GEPF principal executive officer Abel Sithole insists that “ESG is a very important consideration for the fund and is encapsulated in our investment beliefs and policies”. Sithole stresses the crucial role ESG plays in promoting the long-term value of the fund’s investments. ESG considerations are now applied across the portfolio and the fund has embarked on a process to better understand the critical ESG risks to which its holdings are exposed, and how best to mitigate them.

The price of poor governance

Beefing up corporate governance among investee companies, in which the PIC is frequently the largest single shareholder, is essential if the GEPF is to safeguard its 50 per cent of assets under management allocated to South African equity, a weighting that accounts for 13 per cent of the capitalisation of the Johannesburg Stock Exchange.

The pension fund’s vulnerability to poor governance was revealed at the end of last year. When furniture company Steinhoff International Holdings’ share price collapsed after it revealed accounting irregularities, the GEPF lost 0.6 per cent of the value of its entire portfolio.

GEPF owned 10 per cent of the company, a holding that made up about 1 per cent of the fund. At the time, GEPF said that, as a defined benefit fund, its members were not affected by movements in the value of individual investments.

GEPF and the PIC have now asked for board representation at Steinhoff, and are insisting on the appointment of at least two independent non-executive directors, expressing “discomfort” with the lack of board independence and a conflict of interest.

Scrutiny of GEPF’s private portfolio presents an even bigger challenge for Sithole’s ESG team and GEPF’s trustees. Unlisted equity investments total about 46 billion rand ($3 billion), the GEPF’s most recent annual report states.
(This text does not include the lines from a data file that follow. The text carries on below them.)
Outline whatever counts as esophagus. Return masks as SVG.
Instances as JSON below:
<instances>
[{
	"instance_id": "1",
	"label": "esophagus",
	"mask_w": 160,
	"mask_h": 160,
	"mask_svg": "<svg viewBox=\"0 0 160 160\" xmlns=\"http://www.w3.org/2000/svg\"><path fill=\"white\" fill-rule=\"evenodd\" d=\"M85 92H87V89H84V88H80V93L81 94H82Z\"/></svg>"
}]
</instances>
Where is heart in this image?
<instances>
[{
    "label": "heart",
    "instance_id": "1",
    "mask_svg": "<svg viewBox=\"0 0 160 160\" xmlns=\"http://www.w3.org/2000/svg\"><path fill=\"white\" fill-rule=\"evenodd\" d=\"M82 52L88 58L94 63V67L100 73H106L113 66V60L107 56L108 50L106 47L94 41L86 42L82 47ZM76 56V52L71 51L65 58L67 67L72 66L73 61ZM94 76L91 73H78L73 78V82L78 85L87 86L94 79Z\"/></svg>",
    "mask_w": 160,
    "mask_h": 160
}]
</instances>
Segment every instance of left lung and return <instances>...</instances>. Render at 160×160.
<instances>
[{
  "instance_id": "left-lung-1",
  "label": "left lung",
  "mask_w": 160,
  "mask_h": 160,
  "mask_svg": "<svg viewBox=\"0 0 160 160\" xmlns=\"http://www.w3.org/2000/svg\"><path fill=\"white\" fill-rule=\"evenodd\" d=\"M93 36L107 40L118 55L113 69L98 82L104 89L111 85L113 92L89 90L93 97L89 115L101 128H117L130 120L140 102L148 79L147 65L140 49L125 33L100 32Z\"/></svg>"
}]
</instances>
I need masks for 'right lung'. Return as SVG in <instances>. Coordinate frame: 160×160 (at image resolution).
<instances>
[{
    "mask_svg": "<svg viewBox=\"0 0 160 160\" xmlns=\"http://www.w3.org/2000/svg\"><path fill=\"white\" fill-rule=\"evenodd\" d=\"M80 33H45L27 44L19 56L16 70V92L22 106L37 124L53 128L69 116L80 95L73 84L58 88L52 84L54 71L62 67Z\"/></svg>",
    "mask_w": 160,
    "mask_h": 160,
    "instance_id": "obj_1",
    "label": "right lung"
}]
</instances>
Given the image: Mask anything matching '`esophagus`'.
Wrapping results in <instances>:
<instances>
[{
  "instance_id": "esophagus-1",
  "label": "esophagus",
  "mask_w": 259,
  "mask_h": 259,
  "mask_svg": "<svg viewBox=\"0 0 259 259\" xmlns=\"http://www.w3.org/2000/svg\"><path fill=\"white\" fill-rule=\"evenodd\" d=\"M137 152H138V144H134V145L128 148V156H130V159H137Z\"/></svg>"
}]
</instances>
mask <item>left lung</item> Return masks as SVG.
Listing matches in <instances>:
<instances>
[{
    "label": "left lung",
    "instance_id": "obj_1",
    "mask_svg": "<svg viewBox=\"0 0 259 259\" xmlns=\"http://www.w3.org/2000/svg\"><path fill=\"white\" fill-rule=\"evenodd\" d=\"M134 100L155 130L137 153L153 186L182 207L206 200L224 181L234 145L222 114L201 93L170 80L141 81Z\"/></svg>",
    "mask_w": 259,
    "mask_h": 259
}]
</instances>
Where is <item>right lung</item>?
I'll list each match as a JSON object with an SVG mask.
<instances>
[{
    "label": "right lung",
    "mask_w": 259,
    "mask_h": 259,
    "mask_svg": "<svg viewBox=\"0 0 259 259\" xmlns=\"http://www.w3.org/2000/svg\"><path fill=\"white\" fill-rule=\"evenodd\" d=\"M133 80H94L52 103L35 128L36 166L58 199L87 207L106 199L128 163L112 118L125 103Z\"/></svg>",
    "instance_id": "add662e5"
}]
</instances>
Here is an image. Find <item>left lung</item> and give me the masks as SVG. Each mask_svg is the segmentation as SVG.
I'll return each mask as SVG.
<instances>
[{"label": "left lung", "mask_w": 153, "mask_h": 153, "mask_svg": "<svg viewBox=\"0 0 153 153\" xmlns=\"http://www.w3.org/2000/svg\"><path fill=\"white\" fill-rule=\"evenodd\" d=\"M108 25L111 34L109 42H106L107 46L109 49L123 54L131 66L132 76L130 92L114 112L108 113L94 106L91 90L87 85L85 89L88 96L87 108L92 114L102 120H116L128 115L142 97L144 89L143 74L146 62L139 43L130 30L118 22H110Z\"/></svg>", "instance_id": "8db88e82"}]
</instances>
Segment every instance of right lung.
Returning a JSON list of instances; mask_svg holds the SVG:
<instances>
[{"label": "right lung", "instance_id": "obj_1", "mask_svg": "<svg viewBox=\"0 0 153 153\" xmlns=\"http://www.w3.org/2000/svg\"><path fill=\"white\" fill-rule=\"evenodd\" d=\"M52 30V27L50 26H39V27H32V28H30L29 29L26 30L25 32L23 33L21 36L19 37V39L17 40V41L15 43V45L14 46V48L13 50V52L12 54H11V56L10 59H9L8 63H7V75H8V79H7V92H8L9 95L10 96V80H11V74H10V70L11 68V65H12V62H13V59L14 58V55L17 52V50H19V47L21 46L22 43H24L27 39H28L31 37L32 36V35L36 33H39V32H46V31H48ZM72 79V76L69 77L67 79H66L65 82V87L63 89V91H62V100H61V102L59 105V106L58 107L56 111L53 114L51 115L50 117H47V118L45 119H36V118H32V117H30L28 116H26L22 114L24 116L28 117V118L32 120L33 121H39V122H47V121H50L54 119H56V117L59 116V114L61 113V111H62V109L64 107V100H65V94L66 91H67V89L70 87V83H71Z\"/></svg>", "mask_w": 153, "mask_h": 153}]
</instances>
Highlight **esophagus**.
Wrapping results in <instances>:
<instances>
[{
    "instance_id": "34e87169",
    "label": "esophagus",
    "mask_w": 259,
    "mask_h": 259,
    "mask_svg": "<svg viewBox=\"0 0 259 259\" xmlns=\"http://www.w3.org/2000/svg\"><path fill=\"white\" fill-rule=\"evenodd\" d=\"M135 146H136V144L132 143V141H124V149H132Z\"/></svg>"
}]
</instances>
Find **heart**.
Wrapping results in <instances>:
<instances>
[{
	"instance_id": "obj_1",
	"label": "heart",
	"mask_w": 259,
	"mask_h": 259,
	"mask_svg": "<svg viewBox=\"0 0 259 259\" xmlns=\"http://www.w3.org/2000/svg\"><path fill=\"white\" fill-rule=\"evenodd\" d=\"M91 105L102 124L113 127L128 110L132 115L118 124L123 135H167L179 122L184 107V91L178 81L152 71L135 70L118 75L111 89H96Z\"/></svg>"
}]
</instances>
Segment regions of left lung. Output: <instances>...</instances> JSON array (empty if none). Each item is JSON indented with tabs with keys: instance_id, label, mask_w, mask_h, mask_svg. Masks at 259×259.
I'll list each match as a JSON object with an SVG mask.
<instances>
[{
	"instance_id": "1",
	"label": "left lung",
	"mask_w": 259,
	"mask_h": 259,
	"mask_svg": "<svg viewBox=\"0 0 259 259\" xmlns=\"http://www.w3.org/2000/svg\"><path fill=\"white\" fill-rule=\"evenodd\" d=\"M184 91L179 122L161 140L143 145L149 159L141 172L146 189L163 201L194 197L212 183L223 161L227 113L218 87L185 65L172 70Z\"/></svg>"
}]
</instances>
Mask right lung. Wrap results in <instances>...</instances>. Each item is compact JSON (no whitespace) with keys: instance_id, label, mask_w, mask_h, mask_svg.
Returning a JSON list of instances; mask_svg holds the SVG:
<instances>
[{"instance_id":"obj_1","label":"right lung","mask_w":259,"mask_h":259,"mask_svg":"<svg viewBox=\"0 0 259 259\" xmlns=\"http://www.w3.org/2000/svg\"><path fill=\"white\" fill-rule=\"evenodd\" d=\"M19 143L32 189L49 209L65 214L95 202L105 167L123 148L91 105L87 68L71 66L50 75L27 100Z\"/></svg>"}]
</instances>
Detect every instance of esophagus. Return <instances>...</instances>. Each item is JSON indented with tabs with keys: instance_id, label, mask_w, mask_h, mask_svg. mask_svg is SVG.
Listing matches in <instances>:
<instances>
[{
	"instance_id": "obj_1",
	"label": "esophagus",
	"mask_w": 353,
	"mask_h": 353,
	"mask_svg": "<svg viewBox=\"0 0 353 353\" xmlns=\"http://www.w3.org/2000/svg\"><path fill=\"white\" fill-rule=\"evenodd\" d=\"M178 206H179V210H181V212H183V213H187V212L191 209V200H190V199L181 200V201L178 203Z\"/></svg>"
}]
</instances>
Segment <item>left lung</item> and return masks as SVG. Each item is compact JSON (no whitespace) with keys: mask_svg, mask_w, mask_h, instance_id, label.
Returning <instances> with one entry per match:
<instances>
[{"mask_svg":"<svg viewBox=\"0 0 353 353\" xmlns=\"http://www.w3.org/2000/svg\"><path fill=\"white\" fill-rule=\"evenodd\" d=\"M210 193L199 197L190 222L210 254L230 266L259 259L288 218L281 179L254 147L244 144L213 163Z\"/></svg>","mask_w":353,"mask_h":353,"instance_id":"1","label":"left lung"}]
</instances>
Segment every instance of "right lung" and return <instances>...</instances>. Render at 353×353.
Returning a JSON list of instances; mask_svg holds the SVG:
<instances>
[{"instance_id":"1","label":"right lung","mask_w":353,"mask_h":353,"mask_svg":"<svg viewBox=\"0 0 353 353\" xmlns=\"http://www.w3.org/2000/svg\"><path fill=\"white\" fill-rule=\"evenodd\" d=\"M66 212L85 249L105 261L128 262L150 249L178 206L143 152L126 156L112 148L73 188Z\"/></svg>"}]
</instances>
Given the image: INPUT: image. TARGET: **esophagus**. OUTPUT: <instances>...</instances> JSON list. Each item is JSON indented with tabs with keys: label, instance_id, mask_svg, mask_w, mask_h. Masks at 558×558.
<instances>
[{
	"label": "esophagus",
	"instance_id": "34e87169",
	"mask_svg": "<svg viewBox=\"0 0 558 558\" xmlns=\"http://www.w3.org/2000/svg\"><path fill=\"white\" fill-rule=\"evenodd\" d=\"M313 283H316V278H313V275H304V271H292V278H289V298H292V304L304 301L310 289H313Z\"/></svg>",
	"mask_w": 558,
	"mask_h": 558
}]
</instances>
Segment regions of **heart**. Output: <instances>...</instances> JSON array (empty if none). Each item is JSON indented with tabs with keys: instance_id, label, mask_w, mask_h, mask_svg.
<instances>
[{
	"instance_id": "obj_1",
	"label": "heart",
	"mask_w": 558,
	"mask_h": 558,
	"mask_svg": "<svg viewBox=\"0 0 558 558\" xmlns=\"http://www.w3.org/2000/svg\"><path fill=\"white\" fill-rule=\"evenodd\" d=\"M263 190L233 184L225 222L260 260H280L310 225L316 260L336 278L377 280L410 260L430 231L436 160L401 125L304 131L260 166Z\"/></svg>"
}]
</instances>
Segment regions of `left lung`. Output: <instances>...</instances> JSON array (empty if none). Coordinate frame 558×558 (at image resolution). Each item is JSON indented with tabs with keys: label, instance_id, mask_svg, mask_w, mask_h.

Tied to corporate South Africa

The GEPF’s fortunes are intrinsically tied to corporate South Africa because its ability to diversify outside the country is limited. The pension fund’s foreign investment is capped at 4 per cent in bonds, and 5 per cent in equity, in allocations currently divided between wider African investment and developed markets. That leaves 90 per cent of the portfolio invested in South Africa, including the 50 per cent allocation to stocks, a 31 per cent allocation to domestic bonds and a 5 per cent allocation to domestic property.

“This has served the GEPF very well so far; we regularly assess our asset allocation and it is not being changed,” Sithole says.

The GEPF returned 4.3 per cent for the year ending March 2017, outperforming its strategic benchmark of 3.7 per cent. GEPF completed an asset liability study during its last actuarial valuation at the beginning of 2017.

The PIC manages all of the fund’s fixed income assets in-house and it has a socially responsible fund, Isibaya, for developmental and infrastructure investment. About three-quarters of its allocation to South African listed equities is run in-house, on a low tracking error basis. The remainder is allocated to South African private-sector managers with a range of different styles.